Я сложил пальцы буквой «с» и пустил вольтову дугу.

— Не получится отстреливать. Уже не получится. Артисты постарались на славу. Пахали, как стахановцы. Нас, Денис Андреевич, неизбежно станет больше, чем вас. К власти придем мы. Законы будут переписывать под нас и в наших интересах. И в этом новом обществе рудиментам вроде вас будет трудно найти себе место. Давайте дружить. Не хотите работать в нашей конторе — не надо, бог с вами. Переговорите с Горинцом, пока еще кто-нибудь не погиб — вот все, чего я прошу. Это безумие надо прекратить.

— То, что ваша контора столько лет вытворяла в стране, было безумием безо всякого волшебства. Представить себе боюсь, что начнется, если у гэбэшников в арсенале появится еще и это. — Он скосил глаза на извивающуюся молнию у меня меж пальцев. — Лучше уж быть рудиментом, живым трилобитом, да кем угодно, только бы подальше от вашего брата. Меня вам в корки не закатать, и за Горинца скажу — с ним тоже номер не пройдет. Комитет ваш хваленый раскачиваться будет еще триста лет, потому что там, — он повторил мой жест, — сидят безнадежные старые пердуны, и их совсем не радует перспективка остаться рудиментами при вашей власти. А пока ваш хваленый комитет раскачается, Горинец уже получит заслуженного артиста. Спускайте своих гоблинов хоть сейчас. Кстати, могу адресок одной фирмы подсказать — по дружбе, — неплохие гробы ребята делают. Оптовикам скидка. Запишите, вам пригодится.
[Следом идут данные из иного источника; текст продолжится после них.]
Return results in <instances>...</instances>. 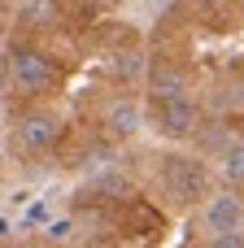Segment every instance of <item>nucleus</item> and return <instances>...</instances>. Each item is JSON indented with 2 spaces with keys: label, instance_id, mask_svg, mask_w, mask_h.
I'll return each mask as SVG.
<instances>
[{
  "label": "nucleus",
  "instance_id": "f257e3e1",
  "mask_svg": "<svg viewBox=\"0 0 244 248\" xmlns=\"http://www.w3.org/2000/svg\"><path fill=\"white\" fill-rule=\"evenodd\" d=\"M162 187H166V196H175L179 205H196L201 196H210V170H205L201 157L170 153L166 166H162Z\"/></svg>",
  "mask_w": 244,
  "mask_h": 248
},
{
  "label": "nucleus",
  "instance_id": "f03ea898",
  "mask_svg": "<svg viewBox=\"0 0 244 248\" xmlns=\"http://www.w3.org/2000/svg\"><path fill=\"white\" fill-rule=\"evenodd\" d=\"M9 83H13V92H22V96H39L48 83H52V61L39 52V48H13L9 52Z\"/></svg>",
  "mask_w": 244,
  "mask_h": 248
},
{
  "label": "nucleus",
  "instance_id": "7ed1b4c3",
  "mask_svg": "<svg viewBox=\"0 0 244 248\" xmlns=\"http://www.w3.org/2000/svg\"><path fill=\"white\" fill-rule=\"evenodd\" d=\"M61 140V122H57V113H22L17 122H13V148L17 153H26V157H39V153H48L52 144Z\"/></svg>",
  "mask_w": 244,
  "mask_h": 248
},
{
  "label": "nucleus",
  "instance_id": "20e7f679",
  "mask_svg": "<svg viewBox=\"0 0 244 248\" xmlns=\"http://www.w3.org/2000/svg\"><path fill=\"white\" fill-rule=\"evenodd\" d=\"M153 122H157V135L166 140H192L201 131V109L179 96V100H153Z\"/></svg>",
  "mask_w": 244,
  "mask_h": 248
},
{
  "label": "nucleus",
  "instance_id": "39448f33",
  "mask_svg": "<svg viewBox=\"0 0 244 248\" xmlns=\"http://www.w3.org/2000/svg\"><path fill=\"white\" fill-rule=\"evenodd\" d=\"M201 222H205V231H210V235L240 231V227H244V196L236 192V187H227V192L210 196V201H205V214H201Z\"/></svg>",
  "mask_w": 244,
  "mask_h": 248
},
{
  "label": "nucleus",
  "instance_id": "423d86ee",
  "mask_svg": "<svg viewBox=\"0 0 244 248\" xmlns=\"http://www.w3.org/2000/svg\"><path fill=\"white\" fill-rule=\"evenodd\" d=\"M105 126H109L118 140H131V135L140 131V105H131V100H114L109 113H105Z\"/></svg>",
  "mask_w": 244,
  "mask_h": 248
},
{
  "label": "nucleus",
  "instance_id": "0eeeda50",
  "mask_svg": "<svg viewBox=\"0 0 244 248\" xmlns=\"http://www.w3.org/2000/svg\"><path fill=\"white\" fill-rule=\"evenodd\" d=\"M218 170H223L227 187H240V183H244V140L223 144V153H218Z\"/></svg>",
  "mask_w": 244,
  "mask_h": 248
},
{
  "label": "nucleus",
  "instance_id": "6e6552de",
  "mask_svg": "<svg viewBox=\"0 0 244 248\" xmlns=\"http://www.w3.org/2000/svg\"><path fill=\"white\" fill-rule=\"evenodd\" d=\"M148 87H153V100H179V96H188V83L175 70H153Z\"/></svg>",
  "mask_w": 244,
  "mask_h": 248
},
{
  "label": "nucleus",
  "instance_id": "1a4fd4ad",
  "mask_svg": "<svg viewBox=\"0 0 244 248\" xmlns=\"http://www.w3.org/2000/svg\"><path fill=\"white\" fill-rule=\"evenodd\" d=\"M44 235H48L52 244H65V240L74 235V222H70V218H52V222L44 227Z\"/></svg>",
  "mask_w": 244,
  "mask_h": 248
},
{
  "label": "nucleus",
  "instance_id": "9d476101",
  "mask_svg": "<svg viewBox=\"0 0 244 248\" xmlns=\"http://www.w3.org/2000/svg\"><path fill=\"white\" fill-rule=\"evenodd\" d=\"M210 248H244V231H223V235H210Z\"/></svg>",
  "mask_w": 244,
  "mask_h": 248
},
{
  "label": "nucleus",
  "instance_id": "9b49d317",
  "mask_svg": "<svg viewBox=\"0 0 244 248\" xmlns=\"http://www.w3.org/2000/svg\"><path fill=\"white\" fill-rule=\"evenodd\" d=\"M118 70H122V74H140V57H127V61H118Z\"/></svg>",
  "mask_w": 244,
  "mask_h": 248
},
{
  "label": "nucleus",
  "instance_id": "f8f14e48",
  "mask_svg": "<svg viewBox=\"0 0 244 248\" xmlns=\"http://www.w3.org/2000/svg\"><path fill=\"white\" fill-rule=\"evenodd\" d=\"M9 235H13V222H9V218L0 214V240H9Z\"/></svg>",
  "mask_w": 244,
  "mask_h": 248
},
{
  "label": "nucleus",
  "instance_id": "ddd939ff",
  "mask_svg": "<svg viewBox=\"0 0 244 248\" xmlns=\"http://www.w3.org/2000/svg\"><path fill=\"white\" fill-rule=\"evenodd\" d=\"M0 52H4V44H0Z\"/></svg>",
  "mask_w": 244,
  "mask_h": 248
},
{
  "label": "nucleus",
  "instance_id": "4468645a",
  "mask_svg": "<svg viewBox=\"0 0 244 248\" xmlns=\"http://www.w3.org/2000/svg\"><path fill=\"white\" fill-rule=\"evenodd\" d=\"M240 231H244V227H240Z\"/></svg>",
  "mask_w": 244,
  "mask_h": 248
}]
</instances>
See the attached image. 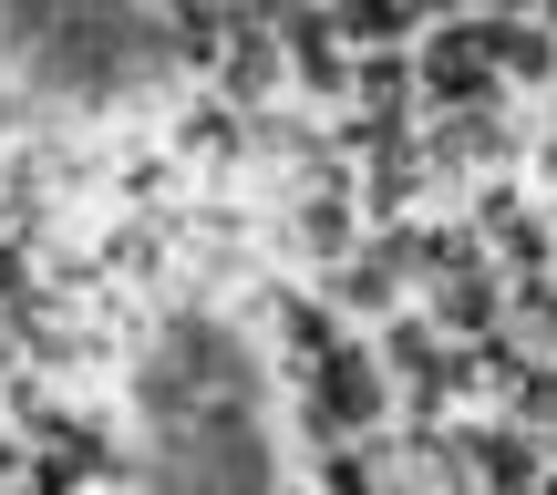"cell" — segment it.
Here are the masks:
<instances>
[{
  "instance_id": "obj_3",
  "label": "cell",
  "mask_w": 557,
  "mask_h": 495,
  "mask_svg": "<svg viewBox=\"0 0 557 495\" xmlns=\"http://www.w3.org/2000/svg\"><path fill=\"white\" fill-rule=\"evenodd\" d=\"M361 103H372V114H393V94H403V62H361Z\"/></svg>"
},
{
  "instance_id": "obj_2",
  "label": "cell",
  "mask_w": 557,
  "mask_h": 495,
  "mask_svg": "<svg viewBox=\"0 0 557 495\" xmlns=\"http://www.w3.org/2000/svg\"><path fill=\"white\" fill-rule=\"evenodd\" d=\"M320 403H331V423H372L382 413V382L361 351H320Z\"/></svg>"
},
{
  "instance_id": "obj_5",
  "label": "cell",
  "mask_w": 557,
  "mask_h": 495,
  "mask_svg": "<svg viewBox=\"0 0 557 495\" xmlns=\"http://www.w3.org/2000/svg\"><path fill=\"white\" fill-rule=\"evenodd\" d=\"M423 11H465V0H423Z\"/></svg>"
},
{
  "instance_id": "obj_4",
  "label": "cell",
  "mask_w": 557,
  "mask_h": 495,
  "mask_svg": "<svg viewBox=\"0 0 557 495\" xmlns=\"http://www.w3.org/2000/svg\"><path fill=\"white\" fill-rule=\"evenodd\" d=\"M176 11H186V32H197V41H218V11H227V0H176Z\"/></svg>"
},
{
  "instance_id": "obj_1",
  "label": "cell",
  "mask_w": 557,
  "mask_h": 495,
  "mask_svg": "<svg viewBox=\"0 0 557 495\" xmlns=\"http://www.w3.org/2000/svg\"><path fill=\"white\" fill-rule=\"evenodd\" d=\"M496 73H506V41H496V32H465V21L434 41V52H423V94H434V103H455V114L496 94Z\"/></svg>"
}]
</instances>
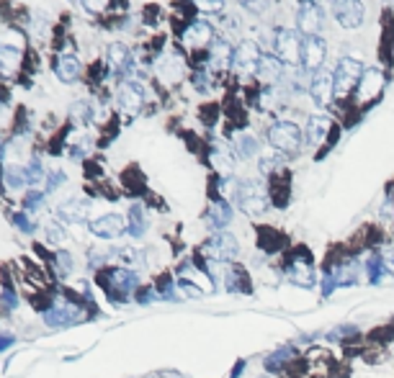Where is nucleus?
I'll return each mask as SVG.
<instances>
[{
    "label": "nucleus",
    "instance_id": "nucleus-21",
    "mask_svg": "<svg viewBox=\"0 0 394 378\" xmlns=\"http://www.w3.org/2000/svg\"><path fill=\"white\" fill-rule=\"evenodd\" d=\"M384 83H387V78H384V73H381L379 67H366L364 75H361V83H358V101H374L376 95L384 90Z\"/></svg>",
    "mask_w": 394,
    "mask_h": 378
},
{
    "label": "nucleus",
    "instance_id": "nucleus-15",
    "mask_svg": "<svg viewBox=\"0 0 394 378\" xmlns=\"http://www.w3.org/2000/svg\"><path fill=\"white\" fill-rule=\"evenodd\" d=\"M88 226H90V234H95L98 240H117L126 232V221L121 214H103Z\"/></svg>",
    "mask_w": 394,
    "mask_h": 378
},
{
    "label": "nucleus",
    "instance_id": "nucleus-52",
    "mask_svg": "<svg viewBox=\"0 0 394 378\" xmlns=\"http://www.w3.org/2000/svg\"><path fill=\"white\" fill-rule=\"evenodd\" d=\"M0 111H3V101H0Z\"/></svg>",
    "mask_w": 394,
    "mask_h": 378
},
{
    "label": "nucleus",
    "instance_id": "nucleus-36",
    "mask_svg": "<svg viewBox=\"0 0 394 378\" xmlns=\"http://www.w3.org/2000/svg\"><path fill=\"white\" fill-rule=\"evenodd\" d=\"M26 175H29V185H39V183L47 178V173H44V165H42V157H31V162L26 165Z\"/></svg>",
    "mask_w": 394,
    "mask_h": 378
},
{
    "label": "nucleus",
    "instance_id": "nucleus-32",
    "mask_svg": "<svg viewBox=\"0 0 394 378\" xmlns=\"http://www.w3.org/2000/svg\"><path fill=\"white\" fill-rule=\"evenodd\" d=\"M52 265H54L59 276H70L73 273V255L67 252V250H57V252L52 255Z\"/></svg>",
    "mask_w": 394,
    "mask_h": 378
},
{
    "label": "nucleus",
    "instance_id": "nucleus-9",
    "mask_svg": "<svg viewBox=\"0 0 394 378\" xmlns=\"http://www.w3.org/2000/svg\"><path fill=\"white\" fill-rule=\"evenodd\" d=\"M83 306L70 298V301H62V304H54L49 312H44V324L52 329H65V327H73L78 322H83Z\"/></svg>",
    "mask_w": 394,
    "mask_h": 378
},
{
    "label": "nucleus",
    "instance_id": "nucleus-47",
    "mask_svg": "<svg viewBox=\"0 0 394 378\" xmlns=\"http://www.w3.org/2000/svg\"><path fill=\"white\" fill-rule=\"evenodd\" d=\"M155 298H157V291H153V288H142V291L137 293L139 304H150V301H155Z\"/></svg>",
    "mask_w": 394,
    "mask_h": 378
},
{
    "label": "nucleus",
    "instance_id": "nucleus-17",
    "mask_svg": "<svg viewBox=\"0 0 394 378\" xmlns=\"http://www.w3.org/2000/svg\"><path fill=\"white\" fill-rule=\"evenodd\" d=\"M256 78L261 83H265L268 87L270 85H278V83L286 78V65L276 57V54H270V51H263L261 62H258Z\"/></svg>",
    "mask_w": 394,
    "mask_h": 378
},
{
    "label": "nucleus",
    "instance_id": "nucleus-48",
    "mask_svg": "<svg viewBox=\"0 0 394 378\" xmlns=\"http://www.w3.org/2000/svg\"><path fill=\"white\" fill-rule=\"evenodd\" d=\"M381 257H384V268H387L389 273H394V245L384 250V252H381Z\"/></svg>",
    "mask_w": 394,
    "mask_h": 378
},
{
    "label": "nucleus",
    "instance_id": "nucleus-24",
    "mask_svg": "<svg viewBox=\"0 0 394 378\" xmlns=\"http://www.w3.org/2000/svg\"><path fill=\"white\" fill-rule=\"evenodd\" d=\"M155 73L165 83H178L183 78V59L178 54H162L155 65Z\"/></svg>",
    "mask_w": 394,
    "mask_h": 378
},
{
    "label": "nucleus",
    "instance_id": "nucleus-43",
    "mask_svg": "<svg viewBox=\"0 0 394 378\" xmlns=\"http://www.w3.org/2000/svg\"><path fill=\"white\" fill-rule=\"evenodd\" d=\"M88 150H90V142H88V137H83L80 142H75V145L70 147V157H73V160H83L88 154Z\"/></svg>",
    "mask_w": 394,
    "mask_h": 378
},
{
    "label": "nucleus",
    "instance_id": "nucleus-26",
    "mask_svg": "<svg viewBox=\"0 0 394 378\" xmlns=\"http://www.w3.org/2000/svg\"><path fill=\"white\" fill-rule=\"evenodd\" d=\"M232 147H234V157H240V160H250V157H256L258 154L261 142H258L253 134H237Z\"/></svg>",
    "mask_w": 394,
    "mask_h": 378
},
{
    "label": "nucleus",
    "instance_id": "nucleus-39",
    "mask_svg": "<svg viewBox=\"0 0 394 378\" xmlns=\"http://www.w3.org/2000/svg\"><path fill=\"white\" fill-rule=\"evenodd\" d=\"M16 306H18V293L13 288H6V291L0 293V312L3 314L16 312Z\"/></svg>",
    "mask_w": 394,
    "mask_h": 378
},
{
    "label": "nucleus",
    "instance_id": "nucleus-19",
    "mask_svg": "<svg viewBox=\"0 0 394 378\" xmlns=\"http://www.w3.org/2000/svg\"><path fill=\"white\" fill-rule=\"evenodd\" d=\"M330 131H333V118L328 114H312V116L306 118V126H304V139L309 147H322L325 145V139L330 137Z\"/></svg>",
    "mask_w": 394,
    "mask_h": 378
},
{
    "label": "nucleus",
    "instance_id": "nucleus-13",
    "mask_svg": "<svg viewBox=\"0 0 394 378\" xmlns=\"http://www.w3.org/2000/svg\"><path fill=\"white\" fill-rule=\"evenodd\" d=\"M328 59V42L322 37H304V47H302V62L299 67H304L306 73H320L322 65Z\"/></svg>",
    "mask_w": 394,
    "mask_h": 378
},
{
    "label": "nucleus",
    "instance_id": "nucleus-8",
    "mask_svg": "<svg viewBox=\"0 0 394 378\" xmlns=\"http://www.w3.org/2000/svg\"><path fill=\"white\" fill-rule=\"evenodd\" d=\"M261 57H263L261 44L253 42V39H242V42L234 47L232 70L240 75V78H256L258 62H261Z\"/></svg>",
    "mask_w": 394,
    "mask_h": 378
},
{
    "label": "nucleus",
    "instance_id": "nucleus-30",
    "mask_svg": "<svg viewBox=\"0 0 394 378\" xmlns=\"http://www.w3.org/2000/svg\"><path fill=\"white\" fill-rule=\"evenodd\" d=\"M234 154L227 150V147H217L212 152V162H214V168L219 170L222 175H229L232 173V168H234V160H232Z\"/></svg>",
    "mask_w": 394,
    "mask_h": 378
},
{
    "label": "nucleus",
    "instance_id": "nucleus-35",
    "mask_svg": "<svg viewBox=\"0 0 394 378\" xmlns=\"http://www.w3.org/2000/svg\"><path fill=\"white\" fill-rule=\"evenodd\" d=\"M44 201H47V193H44V190H29V193H26V198H23V211H26V214L42 211Z\"/></svg>",
    "mask_w": 394,
    "mask_h": 378
},
{
    "label": "nucleus",
    "instance_id": "nucleus-25",
    "mask_svg": "<svg viewBox=\"0 0 394 378\" xmlns=\"http://www.w3.org/2000/svg\"><path fill=\"white\" fill-rule=\"evenodd\" d=\"M229 221H232V206L227 204L225 198L212 201V206L206 211V224L217 232H225V226H229Z\"/></svg>",
    "mask_w": 394,
    "mask_h": 378
},
{
    "label": "nucleus",
    "instance_id": "nucleus-54",
    "mask_svg": "<svg viewBox=\"0 0 394 378\" xmlns=\"http://www.w3.org/2000/svg\"><path fill=\"white\" fill-rule=\"evenodd\" d=\"M263 378H268V376H263Z\"/></svg>",
    "mask_w": 394,
    "mask_h": 378
},
{
    "label": "nucleus",
    "instance_id": "nucleus-27",
    "mask_svg": "<svg viewBox=\"0 0 394 378\" xmlns=\"http://www.w3.org/2000/svg\"><path fill=\"white\" fill-rule=\"evenodd\" d=\"M3 181H6L8 190H23L29 185V175H26V168L23 165H8L3 170Z\"/></svg>",
    "mask_w": 394,
    "mask_h": 378
},
{
    "label": "nucleus",
    "instance_id": "nucleus-4",
    "mask_svg": "<svg viewBox=\"0 0 394 378\" xmlns=\"http://www.w3.org/2000/svg\"><path fill=\"white\" fill-rule=\"evenodd\" d=\"M302 47H304V37L299 34V29H276L273 34V49H276V57L284 62V65L299 67L302 62Z\"/></svg>",
    "mask_w": 394,
    "mask_h": 378
},
{
    "label": "nucleus",
    "instance_id": "nucleus-18",
    "mask_svg": "<svg viewBox=\"0 0 394 378\" xmlns=\"http://www.w3.org/2000/svg\"><path fill=\"white\" fill-rule=\"evenodd\" d=\"M232 62H234V49L232 44L227 42V39H217L212 44V49H209V59H206V67L212 70V73L222 75L227 70H232Z\"/></svg>",
    "mask_w": 394,
    "mask_h": 378
},
{
    "label": "nucleus",
    "instance_id": "nucleus-34",
    "mask_svg": "<svg viewBox=\"0 0 394 378\" xmlns=\"http://www.w3.org/2000/svg\"><path fill=\"white\" fill-rule=\"evenodd\" d=\"M292 358H294V350L292 348L276 350L273 355L265 358V368H268V371H281V368H284V365L289 363Z\"/></svg>",
    "mask_w": 394,
    "mask_h": 378
},
{
    "label": "nucleus",
    "instance_id": "nucleus-51",
    "mask_svg": "<svg viewBox=\"0 0 394 378\" xmlns=\"http://www.w3.org/2000/svg\"><path fill=\"white\" fill-rule=\"evenodd\" d=\"M0 59H3V49H0Z\"/></svg>",
    "mask_w": 394,
    "mask_h": 378
},
{
    "label": "nucleus",
    "instance_id": "nucleus-45",
    "mask_svg": "<svg viewBox=\"0 0 394 378\" xmlns=\"http://www.w3.org/2000/svg\"><path fill=\"white\" fill-rule=\"evenodd\" d=\"M338 288V281L333 276V270H325V278H322V296H333V291Z\"/></svg>",
    "mask_w": 394,
    "mask_h": 378
},
{
    "label": "nucleus",
    "instance_id": "nucleus-50",
    "mask_svg": "<svg viewBox=\"0 0 394 378\" xmlns=\"http://www.w3.org/2000/svg\"><path fill=\"white\" fill-rule=\"evenodd\" d=\"M67 3H80V0H67Z\"/></svg>",
    "mask_w": 394,
    "mask_h": 378
},
{
    "label": "nucleus",
    "instance_id": "nucleus-53",
    "mask_svg": "<svg viewBox=\"0 0 394 378\" xmlns=\"http://www.w3.org/2000/svg\"><path fill=\"white\" fill-rule=\"evenodd\" d=\"M389 3H394V0H389Z\"/></svg>",
    "mask_w": 394,
    "mask_h": 378
},
{
    "label": "nucleus",
    "instance_id": "nucleus-46",
    "mask_svg": "<svg viewBox=\"0 0 394 378\" xmlns=\"http://www.w3.org/2000/svg\"><path fill=\"white\" fill-rule=\"evenodd\" d=\"M193 85H196V90H201V93H209V75L196 73L193 75Z\"/></svg>",
    "mask_w": 394,
    "mask_h": 378
},
{
    "label": "nucleus",
    "instance_id": "nucleus-14",
    "mask_svg": "<svg viewBox=\"0 0 394 378\" xmlns=\"http://www.w3.org/2000/svg\"><path fill=\"white\" fill-rule=\"evenodd\" d=\"M106 62H109V70L117 75L119 80H126V75L134 70V54H131V49L124 42L109 44V49H106Z\"/></svg>",
    "mask_w": 394,
    "mask_h": 378
},
{
    "label": "nucleus",
    "instance_id": "nucleus-10",
    "mask_svg": "<svg viewBox=\"0 0 394 378\" xmlns=\"http://www.w3.org/2000/svg\"><path fill=\"white\" fill-rule=\"evenodd\" d=\"M333 18L345 31L361 29L366 23V6L361 0H333Z\"/></svg>",
    "mask_w": 394,
    "mask_h": 378
},
{
    "label": "nucleus",
    "instance_id": "nucleus-2",
    "mask_svg": "<svg viewBox=\"0 0 394 378\" xmlns=\"http://www.w3.org/2000/svg\"><path fill=\"white\" fill-rule=\"evenodd\" d=\"M265 137H268V145L273 147L278 154H294V152H299L304 131L294 124V121H276V124L268 126Z\"/></svg>",
    "mask_w": 394,
    "mask_h": 378
},
{
    "label": "nucleus",
    "instance_id": "nucleus-33",
    "mask_svg": "<svg viewBox=\"0 0 394 378\" xmlns=\"http://www.w3.org/2000/svg\"><path fill=\"white\" fill-rule=\"evenodd\" d=\"M284 168V154H263L261 160H258V170L263 175H273L276 170Z\"/></svg>",
    "mask_w": 394,
    "mask_h": 378
},
{
    "label": "nucleus",
    "instance_id": "nucleus-42",
    "mask_svg": "<svg viewBox=\"0 0 394 378\" xmlns=\"http://www.w3.org/2000/svg\"><path fill=\"white\" fill-rule=\"evenodd\" d=\"M111 0H80V6L85 8L90 16H101L106 8H109Z\"/></svg>",
    "mask_w": 394,
    "mask_h": 378
},
{
    "label": "nucleus",
    "instance_id": "nucleus-29",
    "mask_svg": "<svg viewBox=\"0 0 394 378\" xmlns=\"http://www.w3.org/2000/svg\"><path fill=\"white\" fill-rule=\"evenodd\" d=\"M225 288L229 293H250V284H248V276H245V270H227L225 273Z\"/></svg>",
    "mask_w": 394,
    "mask_h": 378
},
{
    "label": "nucleus",
    "instance_id": "nucleus-6",
    "mask_svg": "<svg viewBox=\"0 0 394 378\" xmlns=\"http://www.w3.org/2000/svg\"><path fill=\"white\" fill-rule=\"evenodd\" d=\"M297 29L302 37H320L325 29V8L317 0H302L297 8Z\"/></svg>",
    "mask_w": 394,
    "mask_h": 378
},
{
    "label": "nucleus",
    "instance_id": "nucleus-40",
    "mask_svg": "<svg viewBox=\"0 0 394 378\" xmlns=\"http://www.w3.org/2000/svg\"><path fill=\"white\" fill-rule=\"evenodd\" d=\"M240 3H242V8H245L248 13L261 16V13H265V11H268L273 0H240Z\"/></svg>",
    "mask_w": 394,
    "mask_h": 378
},
{
    "label": "nucleus",
    "instance_id": "nucleus-16",
    "mask_svg": "<svg viewBox=\"0 0 394 378\" xmlns=\"http://www.w3.org/2000/svg\"><path fill=\"white\" fill-rule=\"evenodd\" d=\"M309 98H312L317 106H328L333 98H335V83H333V73L330 70H320V73L312 75L309 80Z\"/></svg>",
    "mask_w": 394,
    "mask_h": 378
},
{
    "label": "nucleus",
    "instance_id": "nucleus-37",
    "mask_svg": "<svg viewBox=\"0 0 394 378\" xmlns=\"http://www.w3.org/2000/svg\"><path fill=\"white\" fill-rule=\"evenodd\" d=\"M65 183H67L65 170H49V173H47V185H44V193H54V190L62 188Z\"/></svg>",
    "mask_w": 394,
    "mask_h": 378
},
{
    "label": "nucleus",
    "instance_id": "nucleus-5",
    "mask_svg": "<svg viewBox=\"0 0 394 378\" xmlns=\"http://www.w3.org/2000/svg\"><path fill=\"white\" fill-rule=\"evenodd\" d=\"M201 252H204L206 260L222 265V262H229L240 255V242H237V237L229 232H214L212 237L206 240L204 248H201Z\"/></svg>",
    "mask_w": 394,
    "mask_h": 378
},
{
    "label": "nucleus",
    "instance_id": "nucleus-49",
    "mask_svg": "<svg viewBox=\"0 0 394 378\" xmlns=\"http://www.w3.org/2000/svg\"><path fill=\"white\" fill-rule=\"evenodd\" d=\"M11 345H16L13 335H0V353H3V350H8Z\"/></svg>",
    "mask_w": 394,
    "mask_h": 378
},
{
    "label": "nucleus",
    "instance_id": "nucleus-41",
    "mask_svg": "<svg viewBox=\"0 0 394 378\" xmlns=\"http://www.w3.org/2000/svg\"><path fill=\"white\" fill-rule=\"evenodd\" d=\"M65 240H67V234L62 226L54 224V221L47 224V242H49V245H59V242H65Z\"/></svg>",
    "mask_w": 394,
    "mask_h": 378
},
{
    "label": "nucleus",
    "instance_id": "nucleus-20",
    "mask_svg": "<svg viewBox=\"0 0 394 378\" xmlns=\"http://www.w3.org/2000/svg\"><path fill=\"white\" fill-rule=\"evenodd\" d=\"M183 44L191 47V49H204L209 44H214V26L204 18H196L191 23L189 29L183 31Z\"/></svg>",
    "mask_w": 394,
    "mask_h": 378
},
{
    "label": "nucleus",
    "instance_id": "nucleus-3",
    "mask_svg": "<svg viewBox=\"0 0 394 378\" xmlns=\"http://www.w3.org/2000/svg\"><path fill=\"white\" fill-rule=\"evenodd\" d=\"M366 67L353 57H340L338 67L333 70V83H335V98L338 101H345L353 90L361 83V75H364Z\"/></svg>",
    "mask_w": 394,
    "mask_h": 378
},
{
    "label": "nucleus",
    "instance_id": "nucleus-23",
    "mask_svg": "<svg viewBox=\"0 0 394 378\" xmlns=\"http://www.w3.org/2000/svg\"><path fill=\"white\" fill-rule=\"evenodd\" d=\"M88 211H90V201L85 198H67L57 206V217L67 224H83L88 219Z\"/></svg>",
    "mask_w": 394,
    "mask_h": 378
},
{
    "label": "nucleus",
    "instance_id": "nucleus-44",
    "mask_svg": "<svg viewBox=\"0 0 394 378\" xmlns=\"http://www.w3.org/2000/svg\"><path fill=\"white\" fill-rule=\"evenodd\" d=\"M196 3V8H201V11H209V13H219L222 8H225L227 0H193Z\"/></svg>",
    "mask_w": 394,
    "mask_h": 378
},
{
    "label": "nucleus",
    "instance_id": "nucleus-12",
    "mask_svg": "<svg viewBox=\"0 0 394 378\" xmlns=\"http://www.w3.org/2000/svg\"><path fill=\"white\" fill-rule=\"evenodd\" d=\"M117 106L124 114H137L145 106V85L139 80H121V85L117 87Z\"/></svg>",
    "mask_w": 394,
    "mask_h": 378
},
{
    "label": "nucleus",
    "instance_id": "nucleus-11",
    "mask_svg": "<svg viewBox=\"0 0 394 378\" xmlns=\"http://www.w3.org/2000/svg\"><path fill=\"white\" fill-rule=\"evenodd\" d=\"M52 73H54V78H57L59 83L73 85V83L80 80V75H83L80 57H78V54H73V51H59V54H54Z\"/></svg>",
    "mask_w": 394,
    "mask_h": 378
},
{
    "label": "nucleus",
    "instance_id": "nucleus-28",
    "mask_svg": "<svg viewBox=\"0 0 394 378\" xmlns=\"http://www.w3.org/2000/svg\"><path fill=\"white\" fill-rule=\"evenodd\" d=\"M126 232L131 234V237H145L147 232V214H145V206L134 204L129 209V221H126Z\"/></svg>",
    "mask_w": 394,
    "mask_h": 378
},
{
    "label": "nucleus",
    "instance_id": "nucleus-22",
    "mask_svg": "<svg viewBox=\"0 0 394 378\" xmlns=\"http://www.w3.org/2000/svg\"><path fill=\"white\" fill-rule=\"evenodd\" d=\"M286 281H292L294 286H302V288H312L317 276H314L312 262H309L306 255H299V257L286 268Z\"/></svg>",
    "mask_w": 394,
    "mask_h": 378
},
{
    "label": "nucleus",
    "instance_id": "nucleus-7",
    "mask_svg": "<svg viewBox=\"0 0 394 378\" xmlns=\"http://www.w3.org/2000/svg\"><path fill=\"white\" fill-rule=\"evenodd\" d=\"M139 273L134 270H126V268H114V270H101V276H98V284L103 286V291L106 293H119V296H126L129 291L139 288Z\"/></svg>",
    "mask_w": 394,
    "mask_h": 378
},
{
    "label": "nucleus",
    "instance_id": "nucleus-1",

Если бы этот разговор состоялся вчера или позавчера, я бы его отпустил с миром. Клянусь, отпустил бы. Даже не стал бы напрягать свой немногочисленный штат искать на него улики. Но сегодня у меня уже: А. Было на руках два гроба. Б. Горинец, к моей великой жалости, не оправдал надежд. В. Коллеги из Московской области доложили о крепнущей в их краях секте Нового Преображения, в которой неофиты обращались во время причастия каким-то неведомым образом. Две трети членов аномалы, кто обратитель — неясно и привлечь не за что. Безобидные ангцы, мать их, работяги и благотворители.

В машине замычал кто-то из братков. Объект номер девять оглянулся, потом перевел взгляд на часы и произнес:

— У вас все? Тогда я пошел.

— Прощайте, — ответил я без жалости.

Когда машина скрылась со двора, я зашел в его подъезд и поднялся к двери квартиры номер сорок восемь.